La carretera polvorienta se extendía ante nosotros, sin mostrar rótulos ni señales que indicaran la cercanía del pueblo al que nos dirigíamos. Una hora antes de habernos encontrado con el improvisado guía, otro buen hombre nos había confirmado que encontraríamos la villa “detrás de aquel cerro, como a unas dos o tres leguas”, mientras señalaba un grupo de montañas altas y boscosas que se miraban muy cerca de donde estábamos. Mi hermano menor preguntó desde el asiento de atrás qué era “una legua” y no recuerdo quién de mis hermanos mayores le explicó que era una vieja forma de medir las distancias de camino, de uso común entre labriegos, sin precisar a cuánto equivalía (detalle que a nadie pareció importarle pues antes los adultos no le hacían tanto caso a las dudas de los pequeños, especialmente si no conocían las respuestas y, de todos modos, para eso habían enciclopedias pagadas a plazos en los libreros de las casas que aclararían las dudas después).

Si eso hubiera ocurrido hoy, con solo consultar el sitio web del Diccionario de la Real Academia Española o “san Google”, habríamos sabido que el noble transeúnte no nos había orientado, sino advertido que faltaban más de 15 kilómetros porque la legua no es sino una “medida itineraria, variable según los países o regiones, definida por el camino que regularmente se anda en una hora, y que en el antiguo sistema español equivale a 5572.7 metros”.

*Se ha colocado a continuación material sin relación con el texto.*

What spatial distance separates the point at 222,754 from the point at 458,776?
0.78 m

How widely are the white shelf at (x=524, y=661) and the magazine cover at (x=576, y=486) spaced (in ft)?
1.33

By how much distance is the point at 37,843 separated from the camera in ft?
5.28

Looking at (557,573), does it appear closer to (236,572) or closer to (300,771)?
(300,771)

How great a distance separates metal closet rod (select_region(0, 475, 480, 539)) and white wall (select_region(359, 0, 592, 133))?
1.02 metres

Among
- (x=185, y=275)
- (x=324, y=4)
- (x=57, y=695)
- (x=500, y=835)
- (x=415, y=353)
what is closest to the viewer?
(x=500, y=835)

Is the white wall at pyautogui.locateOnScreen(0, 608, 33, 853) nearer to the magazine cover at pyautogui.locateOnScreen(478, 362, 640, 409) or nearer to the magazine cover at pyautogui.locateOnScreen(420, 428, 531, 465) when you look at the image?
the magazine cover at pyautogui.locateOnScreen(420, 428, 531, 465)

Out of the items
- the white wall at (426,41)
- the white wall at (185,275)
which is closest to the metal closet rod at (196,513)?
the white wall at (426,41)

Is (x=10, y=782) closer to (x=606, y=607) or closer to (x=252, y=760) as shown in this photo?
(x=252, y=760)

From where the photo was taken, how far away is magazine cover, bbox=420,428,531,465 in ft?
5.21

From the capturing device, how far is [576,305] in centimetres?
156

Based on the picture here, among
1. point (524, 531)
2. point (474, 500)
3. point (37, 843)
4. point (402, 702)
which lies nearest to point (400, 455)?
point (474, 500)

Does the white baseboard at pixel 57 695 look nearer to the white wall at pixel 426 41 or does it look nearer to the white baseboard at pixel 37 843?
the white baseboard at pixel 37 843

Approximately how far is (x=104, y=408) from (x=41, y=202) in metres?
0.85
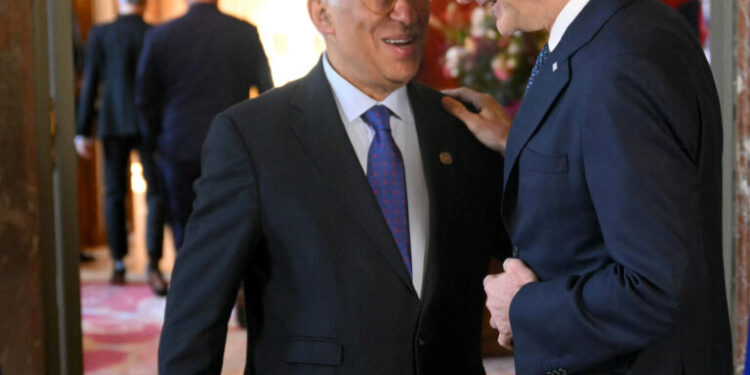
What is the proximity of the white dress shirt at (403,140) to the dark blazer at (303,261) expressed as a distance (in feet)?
0.10

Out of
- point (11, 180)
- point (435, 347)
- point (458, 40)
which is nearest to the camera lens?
point (435, 347)

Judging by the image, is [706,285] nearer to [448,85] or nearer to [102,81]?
[448,85]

Así que, confiados en la diáfana sonrisa e indicaciones de aquellos buenos samaritanos, continuamos avanzando “para delante”, sabidos que la bondad es connatural a esos seres bucólicos y que, como siempre están dispuestos a ayudar al prójimo, no había nada que temer...Con el paso de los años y, curtido de experiencia, he aprendido que no hay palabras más engañosas que aquel “ahí nomasito” y “ahí adelantito”. Son de la misma calaña del “ya mero”, “ahí cerquita”, “a la vuelta”, y primas hermanas del “voy llegando”, “espérame un tantito”, “se lo hago en un par de días” o “llego un día de estos”. Todas las hemos escuchado y quizás las hemos repetido, conscientes que con ellas se evade dar certeza a nuestras promesas y ofrecimientos, o se quiere quitar dureza a una realidad incómoda o difícil de expresar.

Ya estaba oscuro cuando llegamos: no quedaba a 15 kilómetros sino al “doble de leguas” anunciado. Agotados, bajamos del vehículo y nos fuimos a descansar alegres, menos mi padre que arqueó las cejas cuando la señora del hospedaje le recibió con un sonoro: “¿Llegaron rapidito, verdad?”.